What is needed
Put the material running from the line containing "this 640×480 image." through the line containing "crumpled bumper [456, 260, 564, 366]" into a Markdown table, omitting blank lines. Use the columns Number, holding a running count, and Line, holding the line itself.

Data excerpts

_ _ _ _

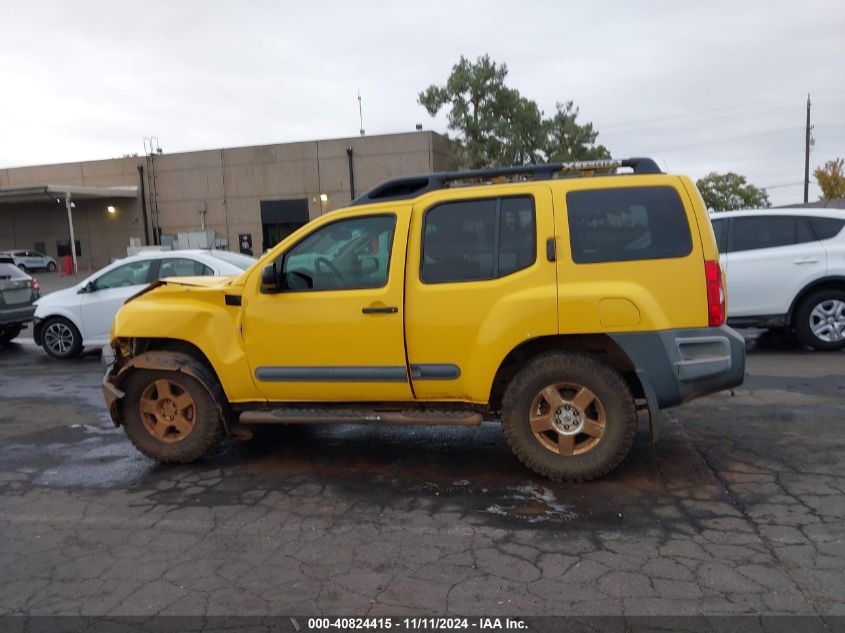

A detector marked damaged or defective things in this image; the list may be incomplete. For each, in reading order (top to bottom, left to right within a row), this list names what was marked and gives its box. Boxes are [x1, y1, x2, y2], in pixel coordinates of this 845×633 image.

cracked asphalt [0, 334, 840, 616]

_ _ _ _

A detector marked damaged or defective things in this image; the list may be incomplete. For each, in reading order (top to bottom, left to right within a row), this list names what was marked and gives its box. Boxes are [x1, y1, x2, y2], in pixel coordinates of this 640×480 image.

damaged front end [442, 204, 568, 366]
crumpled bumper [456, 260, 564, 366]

_ _ _ _

Solution for this problem
| Number | Line |
|---|---|
| 1 | A detector marked damaged or defective things in this image; the list may be incomplete. For each, in reading order (top to bottom, left to right within a row), this list names what was marked and gives its box. Boxes are [x1, y1, x2, y2], in pixel coordinates of this 640×480 image. |
| 2 | damaged front end [442, 204, 568, 366] |
| 3 | crumpled bumper [456, 260, 564, 366] |